Once touted as the future sixth man for the Charlotte Hornets, Tre Mann now looks like he will be out the door soon. Since the All-Star break, he’s averaging just 8.9 minutes across nine appearances (not accounting for DNP-CD), a steep fall for a player once expected to stabilize Charlotte’s second unit. To put it bluntly, Mann has been the most disappointing player on the roster this season, struggling to carve out any meaningful role in Charles Lee’s rotation.

Even on nights when opportunity should have been unavoidable, Mann hasn’t been able to seize it. With LaMelo Ball getting into early foul trouble on Tuesday against the Portland Trail Blazers, Mann logged only two minutes — a clear sign of where he stands in the pecking order.

In the Hornets’ impressive win over the Sacramento Kings, Lee stuck with a 10-man rotation, and Mann picked up a DNP-CD. When a team is searching for reliable guard play and still can’t justify giving you minutes, the message is clear.

What makes Mann’s situation even more concerning is how the roster around him is evolving. The emergence of rookies, the steady play of veterans, and the arrival of Coby White have all tightened the grasp for any minutes. What led to the eventual downfall?

Mann's rapid decline

Mann was brought in to be a high potential scoring guard. The Hornets wanted someone who could create off the dribble, hit some open threes, and be a secondary playmaker behind Ball. Last season before his injury, Mann averaged 14.1 points per game on 44/40/90 splits. He was an efficient bucket-getter in his role off the bench. Maintaining that production felt like easy money for the backup point guard in the 2025-26 season. 

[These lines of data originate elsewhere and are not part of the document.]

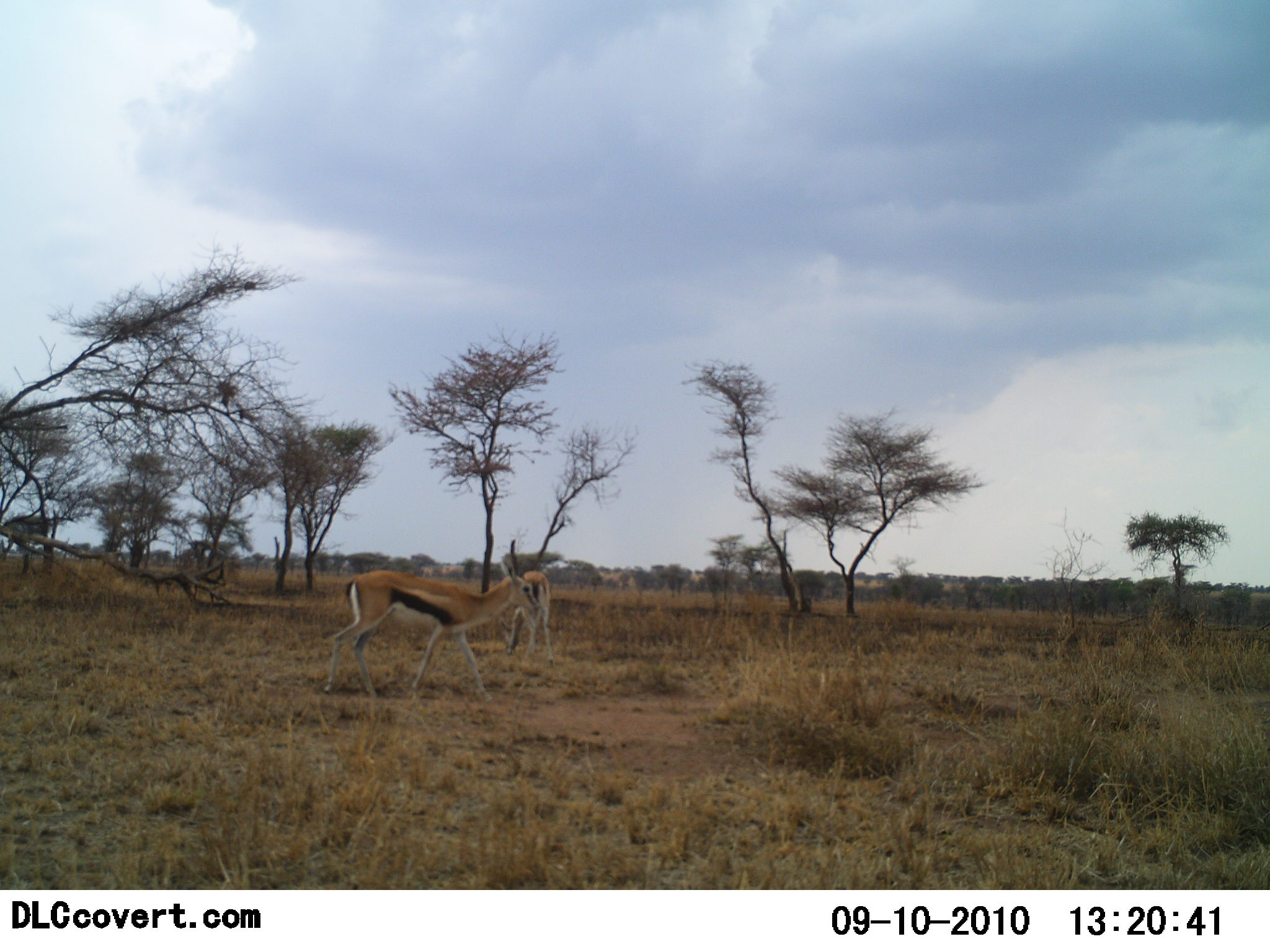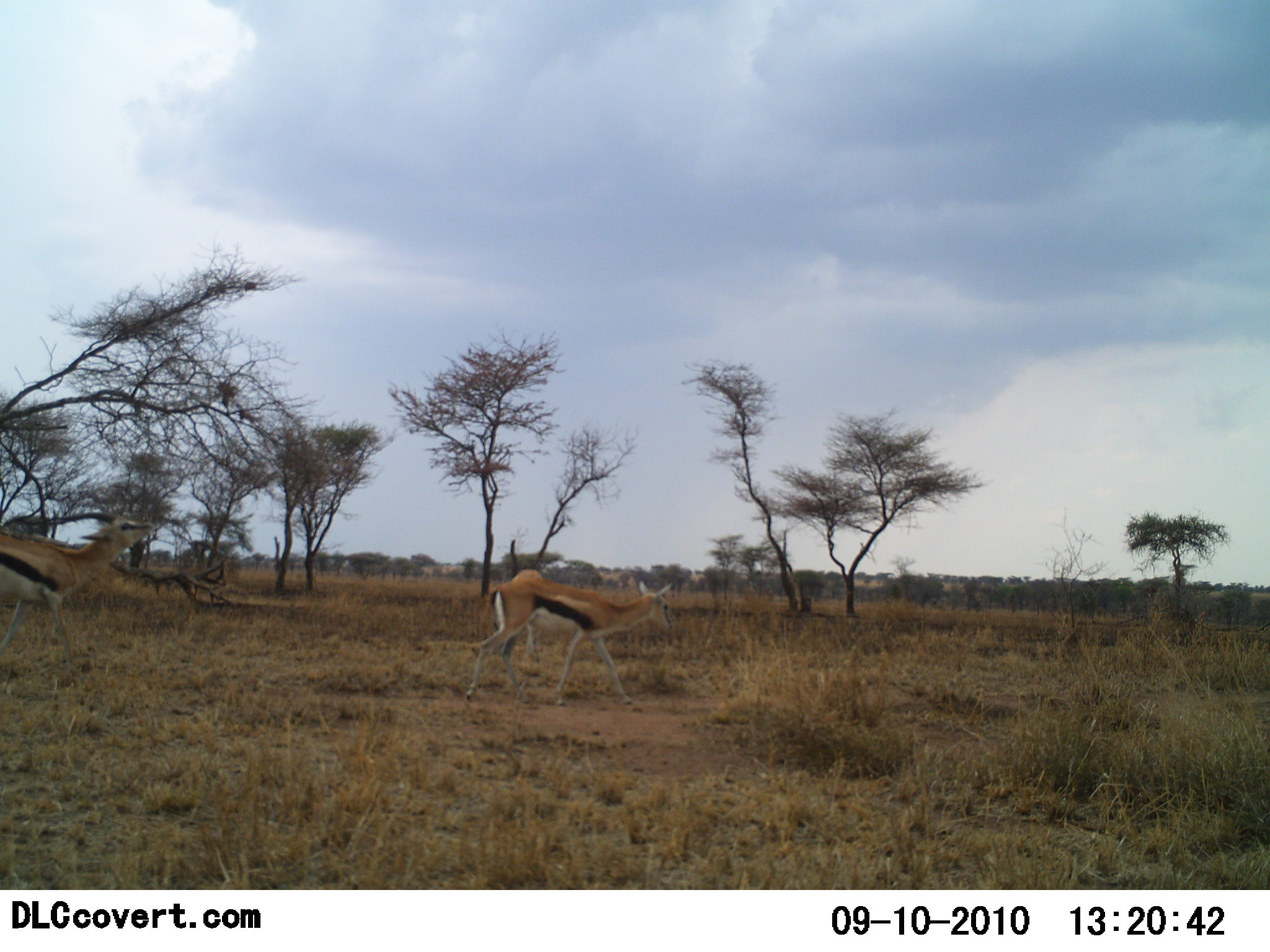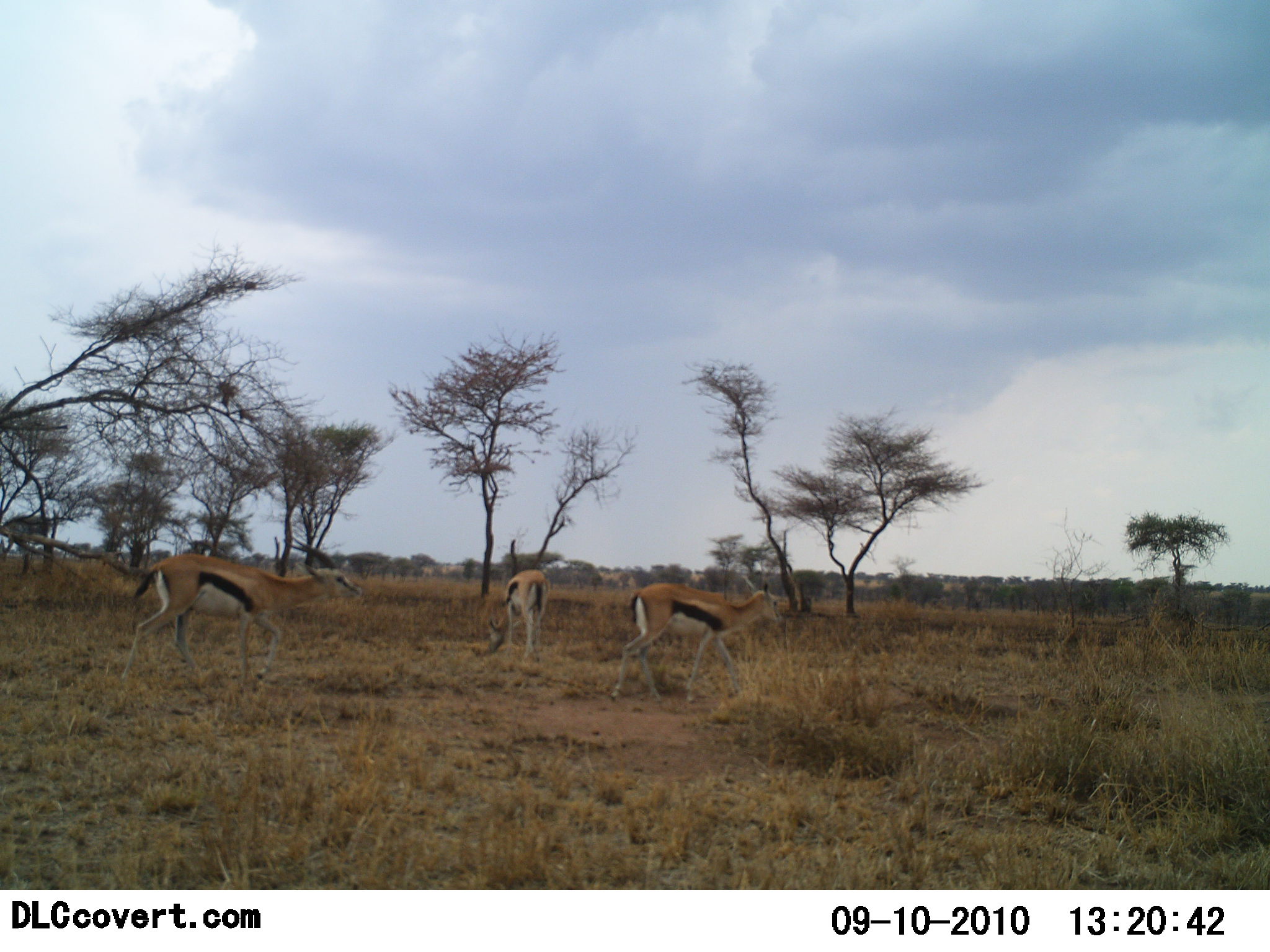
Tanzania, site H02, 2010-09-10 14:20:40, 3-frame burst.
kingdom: Animalia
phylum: Chordata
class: Mammalia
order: Artiodactyla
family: Bovidae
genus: Eudorcas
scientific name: Eudorcas thomsonii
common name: thomson's gazelle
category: gazellethomsons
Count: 3.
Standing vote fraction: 25%.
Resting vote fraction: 0%.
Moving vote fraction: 100%.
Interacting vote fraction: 0%.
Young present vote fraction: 0%.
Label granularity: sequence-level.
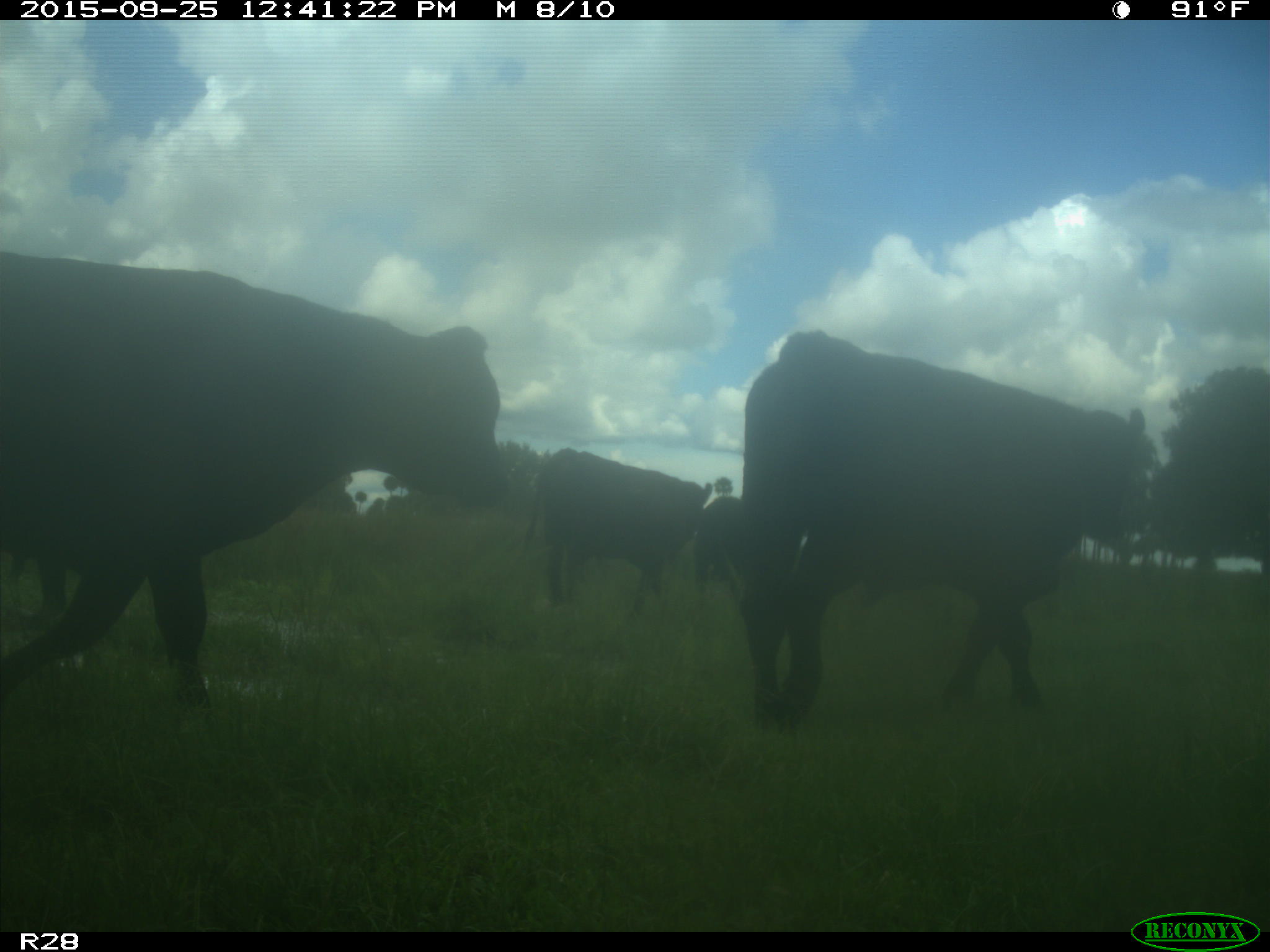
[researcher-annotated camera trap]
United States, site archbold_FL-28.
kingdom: Animalia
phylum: Chordata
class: Mammalia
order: Artiodactyla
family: Bovidae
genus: Bos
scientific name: Bos taurus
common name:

Then everything unraveled. This season, Mann’s production cratered to 6.2 points per game on 36/32/84 shooting splits, a gap from what the Hornets hoped he’d provide. He’s posting a 46.2 true shooting percentage despite carrying a 24 percent usage rate — the fourth‑highest mark on the team.

That combination is a flashing red warning sign. When you’re consuming that many possessions and returning that little efficiency, you’re actively hurting your team. And if your usage eclipses that of a rookie flirting with the 50‑40‑90 club, the imbalance becomes impossible to justify.

Playmaking disappeared

When Mann was tasked with running the offense this season, the result was a string of empty possessions. Too often, his hesitancy stalled actions before they even began. Caught between shooting and passing, he ended up doing neither decisively. That indecision bled into his confidence, and once that evaporated, Charles Lee had little choice but to pivot away from him.

Mann’s calling card off the bench was supposed to be shot‑making, yet even that strength has disappeared. The back injury that derailed him earlier in the year seems to have stripped away the burst and rhythm that made him effective last season. Compounding the issue, Sion James has exceeded expectations and earned a legitimate rotation role, tightening the guard hierarchy even further.

There was a moment when it looked like Charlotte might cut ties with Mann at the trade deadline, but the front office ultimately chose to move Collin Sexton instead. Still, the writing feels unmistakably etched on the wall. With his role shrinking, his confidence wavering, and the roster moving in a different direction, Mann could easily find himself on the outside looking in as soon as this upcoming offseason.